Rough hands grasped me as a bag was thrown over my head. I wasn’t sure how long it had been since the director had left the room or who the men were who’d just entered it. I heard the handcuffs click open, and an instant later I was jerked to my feet.
This is it, I thought, unsure of where they were leading me or what might be waiting there.
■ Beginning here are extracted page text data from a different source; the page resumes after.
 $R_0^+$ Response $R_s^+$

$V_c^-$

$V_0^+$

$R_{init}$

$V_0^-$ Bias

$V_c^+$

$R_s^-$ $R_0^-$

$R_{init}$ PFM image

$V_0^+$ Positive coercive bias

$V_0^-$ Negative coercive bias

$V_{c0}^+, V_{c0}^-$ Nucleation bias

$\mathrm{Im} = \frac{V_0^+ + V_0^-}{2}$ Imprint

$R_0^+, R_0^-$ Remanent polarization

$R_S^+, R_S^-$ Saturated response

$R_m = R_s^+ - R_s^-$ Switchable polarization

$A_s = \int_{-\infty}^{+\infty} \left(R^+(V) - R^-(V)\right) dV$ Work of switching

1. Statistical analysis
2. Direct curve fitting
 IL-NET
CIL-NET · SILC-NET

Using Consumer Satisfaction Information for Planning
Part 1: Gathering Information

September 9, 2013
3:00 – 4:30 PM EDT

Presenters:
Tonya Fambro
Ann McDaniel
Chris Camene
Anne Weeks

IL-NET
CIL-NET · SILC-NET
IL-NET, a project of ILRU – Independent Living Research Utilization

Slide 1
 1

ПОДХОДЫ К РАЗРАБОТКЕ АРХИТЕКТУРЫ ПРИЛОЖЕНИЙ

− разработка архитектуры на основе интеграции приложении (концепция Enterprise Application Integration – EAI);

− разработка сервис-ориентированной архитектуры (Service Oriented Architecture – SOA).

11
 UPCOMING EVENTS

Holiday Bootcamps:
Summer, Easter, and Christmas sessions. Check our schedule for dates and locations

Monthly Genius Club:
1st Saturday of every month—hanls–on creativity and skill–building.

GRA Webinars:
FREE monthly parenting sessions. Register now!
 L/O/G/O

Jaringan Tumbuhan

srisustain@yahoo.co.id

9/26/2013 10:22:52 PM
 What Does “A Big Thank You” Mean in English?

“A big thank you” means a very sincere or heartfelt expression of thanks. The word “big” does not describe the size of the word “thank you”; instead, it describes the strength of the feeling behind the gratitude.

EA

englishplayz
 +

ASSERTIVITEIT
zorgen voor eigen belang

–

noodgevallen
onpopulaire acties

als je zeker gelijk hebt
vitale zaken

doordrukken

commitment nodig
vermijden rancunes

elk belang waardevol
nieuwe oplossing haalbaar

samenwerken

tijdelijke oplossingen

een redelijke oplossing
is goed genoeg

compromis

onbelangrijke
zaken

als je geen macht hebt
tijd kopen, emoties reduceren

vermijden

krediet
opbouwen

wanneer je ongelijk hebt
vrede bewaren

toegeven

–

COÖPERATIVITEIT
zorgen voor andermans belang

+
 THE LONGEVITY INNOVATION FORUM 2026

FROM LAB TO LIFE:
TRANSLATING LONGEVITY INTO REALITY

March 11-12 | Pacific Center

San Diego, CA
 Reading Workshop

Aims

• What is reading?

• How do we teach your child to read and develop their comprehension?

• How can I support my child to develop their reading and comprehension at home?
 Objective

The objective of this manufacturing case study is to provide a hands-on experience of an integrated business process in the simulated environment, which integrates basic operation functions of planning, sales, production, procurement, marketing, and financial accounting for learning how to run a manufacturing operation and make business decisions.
I heard the creaking of metal. A door?
A hand in the middle of my back shoved me forward, hard enough to send me to the ground. My knees hit first, my hands catching the rest of my body moments before my face would have slammed into the ground. My palms registered the texture beneath them—sand—just before the hood was torn from my head.
I blinked against the blinding light, my eyes adjusting slowly enough that by the time I could make out the world around me, the men who’d brought me to this place were gone. I turned in time to see a metal gate slamming into the ground behind me.
I was locked in.
In where? I forced myself to concentrate. I was still indoors, but the ground was covered in sand, almost too hot to bear, like the desert sun had been shining down on it for days. The ceiling overhead was high and domed, made of stone and carved with a symbol I recognized.
Seven circles ringing a cross.
The room was circular, and recessed into the walls were stone seats, looking down on the sandpit below.
Not a pit, I thought. An arena.
And that was when I knew. You poisoned me. You healed me. Buried deep in my memory, I could hear the words Nightshade had spoken to me all those weeks ago. He’d told me that we all had our choices. He’d told me that the Pythia chooses to live.
Perhaps someday that choice will be yours, Cassandra.
The Masters had a history of taking women—women who had traumatic histories, women who were capable of being forged into something new. They
brought their captives to the brink of death, close enough to taste it, and then…
A figure stepped forward from the shadows. My gaze flicked to either side, and I noticed seven weapons laid out along the wall behind me.
Seven Masters. Seven ways of killing.
The figure on the other side of the arena took another step forward, then another. I was aware of hooded figures filing into the seats above us, but all I could think was that if they’d brought me here to fight the Pythia, that meant that the woman walking toward me was someone I knew very well.
Her face was hidden by a hood, but as I made my way to my feet and stepped toward her, drawn like a moth to the flame, she lowered it.
Her face had changed in the past six years. She hadn’t aged, but she was thinner and pale and her features looked like they’d been carved from stone. Her skin was porcelain, her eyes impossibly large.
She was still the most beautiful woman I’d ever seen.
“Mom.” The word escaped my throat. One second, I was stepping hesitantly toward her, and the next, the space between us had disappeared.
“Cassie.” Her voice was deeper than I remembered, hoarse, and when her arms wrapped around me, I realized that the skin on her face looked smooth in part because of contrast.
The rest of her body was covered in twisting, puckered scars.
Seven days and seven pains. I made a choking sound. My mother pulled me up against her, laying my head on her shoulder. She pressed her lips to my temple.
“You shouldn’t be here,” she said.
“I had to find you. Once I realized you were alive, once I realized they had you—I couldn’t stop looking. I would never stop looking.”
“I know.”
There was something in my mother’s tone that reminded me that we were being watched. Over her shoulder, I could see the Masters—six men and one woman, sitting in a line. Director Sterling. Ree. I tried to memorize the others’ faces, but my gaze was drawn upward.
Malcolm Lowell sat above the others, his eyes locked on mine.
Nine is the greatest among us, the bridge from generation to generation….
“We have to get out of here.” I kept my voice low. “We have to—” “We can’t,” my mother said. “There is no out, Cassie. Not for us.”
I tried to pull back so that I could see her face, but her arms tightened around me, holding me close.
Tight.
In the stands, Ree caught my gaze and then shifted hers to the far wall.
Like the one behind me, it was lined with weapons.
Six of them. Not seven. Six.
“Where’s the knife?” I choked on the words. “Mom—”
The hand that had been stroking my hair a moment before grasped it tightly now. She jerked my head to the side.
“Mom—”
She raised the knife to the side of my throat. “It isn’t personal. It’s you, or it’s me.”
I’d been warned, over and over again, that my mother might not be the woman I remembered.
“You don’t want to do this,” I said, my voice shaking.
“But that’s the thing,” she whispered, her eyes lighting on mine. “I do.”